━━ TEXTE SOURCE
Par requête en date du 28 mai 2013, elle a saisi le tribunal administratif de Paris afin de l'entendre annuler la convention conclue le 16 novembre 2006 entre l'État et la société ICF, la juridiction administrative ayant, par ordonnance en date du 25 avril 2016, considéré, en application de l'article L 353-12 du Code de la construction et de l'habitation, que la contestation ne relevait pas de la compétence de son ordre de juridiction ;
Par assignation délivrée à la requête de Mme [W] [H] [K] à la société ICF et à la SNI par exploits en date du 29 avril 2014, Mme [W] [H] [K] a saisi le tribunal d'instance du 15ème arrondissement de Paris de sa demande tendant à ce que lui soient déclarées inopposables toute révision du loyer et toute modification du bail et en conséquence que la société ICF soit condamnée à lui rembourser les surplus de loyers versés, subsidiairement de juger que la société SNI n'a pas correctement exécuté les obligations découlant du contrat de bail dont elle bénéficiait et de la condamner à lui verser à ce titre la somme de 18 000 euros à titre de dommages-intérêts.
━━━━
━━ ENTRÉES EXTRAITES
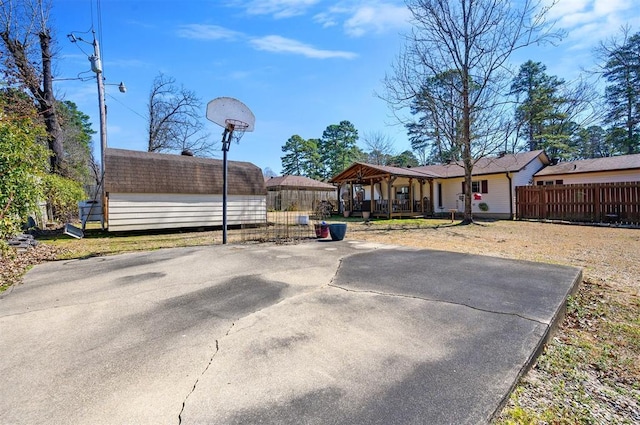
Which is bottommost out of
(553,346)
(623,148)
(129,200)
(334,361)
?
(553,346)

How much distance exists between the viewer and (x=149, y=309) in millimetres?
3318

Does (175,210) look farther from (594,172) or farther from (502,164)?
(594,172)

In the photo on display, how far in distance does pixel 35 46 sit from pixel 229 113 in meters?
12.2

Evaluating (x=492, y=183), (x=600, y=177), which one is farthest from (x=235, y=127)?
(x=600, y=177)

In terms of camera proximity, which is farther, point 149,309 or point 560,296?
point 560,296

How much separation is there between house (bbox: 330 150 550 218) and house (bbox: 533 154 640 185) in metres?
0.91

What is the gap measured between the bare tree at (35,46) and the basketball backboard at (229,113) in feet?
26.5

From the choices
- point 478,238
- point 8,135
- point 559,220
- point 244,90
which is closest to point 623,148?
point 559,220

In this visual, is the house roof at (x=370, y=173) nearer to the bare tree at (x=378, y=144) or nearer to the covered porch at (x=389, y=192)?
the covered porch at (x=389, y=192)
━━━━
* [LISTE DES TÂCHES]:
a. Pour chacune des affirmations suivantes, dites si elle concorde avec l'extrait de procédure en répondant par oui ou par non et en citant les mots décisifs de l'extrait : (i) la requête devant le tribunal administratif de Paris est datée du 28 mai 2013 ; (ii) le tribunal administratif s'est reconnu compétent pour juger la contestation ; (iii) la somme de 18 000 euros de dommages-intérêts est réclamée à la société ICF.
b. Résumez l'extrait de procédure en deux phrases.
Les entrées forment un matériau indépendant de l'extrait de procédure.

* [RÉPONSES PAR TÂCHE]:
a.
(i) Oui : « Par requête en date du 28 mai 2013, elle a saisi le tribunal administratif de Paris ».
(ii) Non : « la contestation ne relevait pas de la compétence de son ordre de juridiction ».
(iii) Non : « subsidiairement de juger que la société SNI n'a pas correctement exécuté les obligations découlant du contrat de bail dont elle bénéficiait et de la condamner à lui verser à ce titre la somme de 18 000 euros à titre de dommages-intérêts ».

b. Par requête du 28 mai 2013, la requérante a saisi le tribunal administratif de Paris afin d'obtenir l'annulation de la convention conclue le 16 novembre 2006 entre l'État et la société ICF, mais cette juridiction a estimé, par ordonnance du 25 avril 2016, que la contestation ne relevait pas de sa compétence. Par assignation du 29 avril 2014, Mme [W] [H] [K] a saisi le tribunal d'instance du 15e arrondissement de Paris pour que toute révision du loyer et toute modification du bail lui soient déclarées inopposables et que la société ICF lui rembourse les surplus de loyers versés, et, subsidiairement, pour que la société SNI soit condamnée à lui verser 18 000 euros de dommages-intérêts.